Google+ Hardboiled SCB: 30.09.2016 SC Bern - EV Zug 7:4

Freitag, 30. September 2016

30.09.2016 SC Bern - EV Zug 7:4

Genau zwei Schlagzeilen müssen morgen unbedingt in den Zeitungen stehen. Die Erste über uns so etwa: SC BERN TROTZ HEROISCHEM CUPFIGHT MIT NUR 2 RUHETAGEN VERMURKST ZUG IN EINZELTEILE. Die zweite über unseren Gegner EV Tram: SKANDAL! EV ZUG NIMMT DIE MEISTERSCHAFT NICHT ERNST! Erst dann bin ich zufrieden. Obschon ich schon jetzt ziemlich zufrieden an meinem Drink nipple. Ich habe heute einen SCB gesehen, der mehrmals angedeutet hat, zu was er trotz gewichtigen Absenzen fähig ist. Der 7:4-Sieg ist hoch, aber auch verdient. Heute hat es richtig Spass gemacht zum Zugaffen, weil unsere Tore auch gnadenlos schön waren. Das Wochenende hat gut begonnen, so darf es auch weitergehen, kein Problem.

Im ersten Drittel waren wir herrliche Brandstifter. Alle liefen, alle kämpften, alle spielten. Es gab halt immer noch ein paar Furzgagel-Pässe in der Abwehr, aber immerhin lief der Sturm auf Hochtouren. Wir drückten Zug in die eigene Zone, checkten wie noch selten (Schwerweh wurde endlich vom Ritalin-Programm gestrichen) und knallten uns quasi zur Vorentscheidung hin. Erst lenkte der Junghügel herrlich ab, danach gab es eine Traumkombination über Kreis, Berger und dann Reichert, kein Witz jetzt, der Reichert versenkte den herrlichen Pass vom Junghügel zum 2:0 in die Maschen. Da wollte der Alkoholbeller in nichts nachstehen und lutschte den Stefan zum 3:0 ab. Potz potz dachte ich mir, da war nicht mehr viel vom unästhetischen Germurkse der letzen Spiele zu sehen.

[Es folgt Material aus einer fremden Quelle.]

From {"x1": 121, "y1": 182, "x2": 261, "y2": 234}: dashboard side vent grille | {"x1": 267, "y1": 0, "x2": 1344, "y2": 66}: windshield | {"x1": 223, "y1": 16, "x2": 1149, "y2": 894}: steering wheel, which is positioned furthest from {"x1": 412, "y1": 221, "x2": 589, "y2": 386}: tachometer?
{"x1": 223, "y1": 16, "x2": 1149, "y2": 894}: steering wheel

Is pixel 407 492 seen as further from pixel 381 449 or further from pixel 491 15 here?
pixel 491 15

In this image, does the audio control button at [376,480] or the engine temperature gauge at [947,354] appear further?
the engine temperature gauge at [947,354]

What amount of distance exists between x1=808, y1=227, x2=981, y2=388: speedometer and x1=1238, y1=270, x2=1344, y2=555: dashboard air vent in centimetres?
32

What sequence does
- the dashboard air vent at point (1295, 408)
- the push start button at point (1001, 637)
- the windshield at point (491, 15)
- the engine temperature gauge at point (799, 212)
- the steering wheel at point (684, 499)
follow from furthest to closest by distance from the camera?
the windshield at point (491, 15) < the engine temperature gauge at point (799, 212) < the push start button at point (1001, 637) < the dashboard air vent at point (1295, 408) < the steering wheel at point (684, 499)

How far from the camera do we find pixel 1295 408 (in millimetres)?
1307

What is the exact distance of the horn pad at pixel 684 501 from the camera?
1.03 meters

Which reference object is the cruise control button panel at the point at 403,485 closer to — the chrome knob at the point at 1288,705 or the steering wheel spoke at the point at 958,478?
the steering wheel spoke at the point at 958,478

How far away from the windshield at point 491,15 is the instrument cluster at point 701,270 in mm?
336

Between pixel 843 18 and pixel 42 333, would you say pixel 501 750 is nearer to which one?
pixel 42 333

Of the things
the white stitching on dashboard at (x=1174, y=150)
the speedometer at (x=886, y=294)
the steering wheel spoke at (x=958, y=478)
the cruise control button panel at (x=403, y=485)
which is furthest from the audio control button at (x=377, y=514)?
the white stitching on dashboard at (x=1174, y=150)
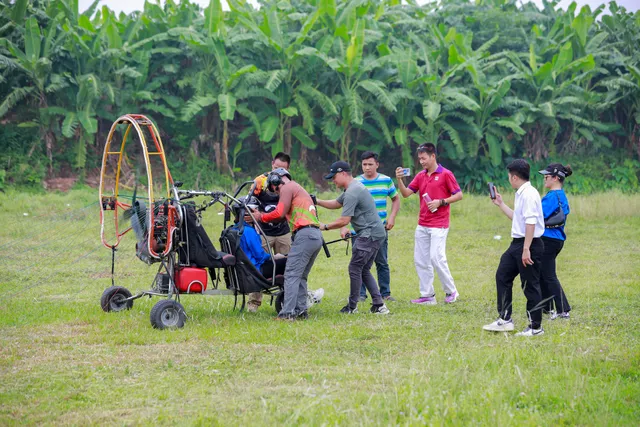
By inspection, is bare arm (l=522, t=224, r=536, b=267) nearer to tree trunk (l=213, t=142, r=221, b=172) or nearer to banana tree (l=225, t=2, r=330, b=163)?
banana tree (l=225, t=2, r=330, b=163)

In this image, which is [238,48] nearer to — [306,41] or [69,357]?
[306,41]

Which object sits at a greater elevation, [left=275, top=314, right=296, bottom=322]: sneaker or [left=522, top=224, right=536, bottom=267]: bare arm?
[left=522, top=224, right=536, bottom=267]: bare arm

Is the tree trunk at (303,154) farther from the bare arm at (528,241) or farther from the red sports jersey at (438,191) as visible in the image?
the bare arm at (528,241)

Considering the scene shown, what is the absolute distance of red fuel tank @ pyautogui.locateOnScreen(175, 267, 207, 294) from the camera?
8.45 meters

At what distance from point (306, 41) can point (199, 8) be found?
4015mm

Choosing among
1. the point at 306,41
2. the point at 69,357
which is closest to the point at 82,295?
the point at 69,357

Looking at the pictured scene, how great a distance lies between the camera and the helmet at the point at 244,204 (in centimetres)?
871

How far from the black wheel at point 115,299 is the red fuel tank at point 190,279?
106cm

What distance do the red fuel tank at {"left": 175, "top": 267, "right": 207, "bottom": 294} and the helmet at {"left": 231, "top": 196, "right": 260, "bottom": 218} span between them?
0.77 metres

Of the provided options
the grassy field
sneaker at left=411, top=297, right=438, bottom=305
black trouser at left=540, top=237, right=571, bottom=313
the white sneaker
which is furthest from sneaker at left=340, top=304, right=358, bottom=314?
black trouser at left=540, top=237, right=571, bottom=313

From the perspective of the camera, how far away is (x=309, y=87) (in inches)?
802

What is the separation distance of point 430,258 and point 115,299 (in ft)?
12.8

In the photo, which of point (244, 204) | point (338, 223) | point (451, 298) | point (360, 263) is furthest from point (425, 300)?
point (244, 204)

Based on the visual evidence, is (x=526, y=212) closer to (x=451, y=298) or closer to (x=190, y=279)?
(x=451, y=298)
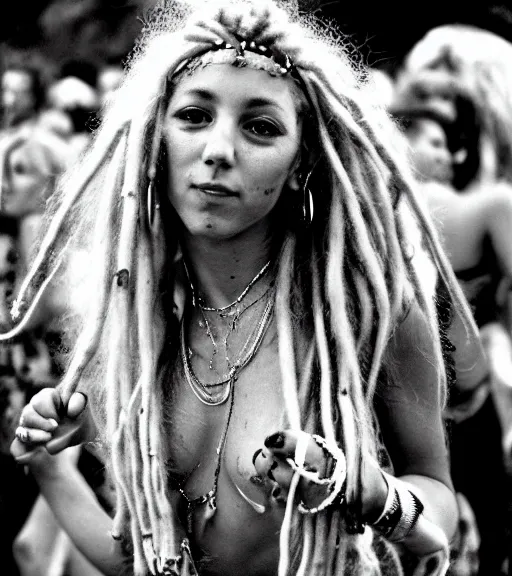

Die zweiten zwanzig Minuten, oftmals unser unerzogenes Saugoof-Sorgenkind, zeigten dann gleich auch wieso. Ein Abwehrstellungsfehler ermöglichte es dem Matschbirni, alleine auf Geo zu fahren, der Anschlusstreffer war da. Das lustige an diesem Tor war, dass man nur die Scheibe aufs Tor fahren sah, da der Schatten des Pucks den Matschbirni total verdeckte. Plüsch Ferdu stellte mit einem herrlichen Ofen auf 4:1. Doch da war noch das finnische Durchfallmittel Immonen akut, er verkürzte postwendend. Ich nervte mich, da die Tore nun auch auf unsere Seite fielen. Aber erneut schoss unser goldiger Postbotenhelmstar Alkoholbeller Labello einen eiskalten Ofen. Nun war ich in Siegerlaune, aber der total überbewertete Diaprojektor machte es eben in doppelter Überzahl nochmals leicht spannend, da wir nur noch mit 5:3 führten.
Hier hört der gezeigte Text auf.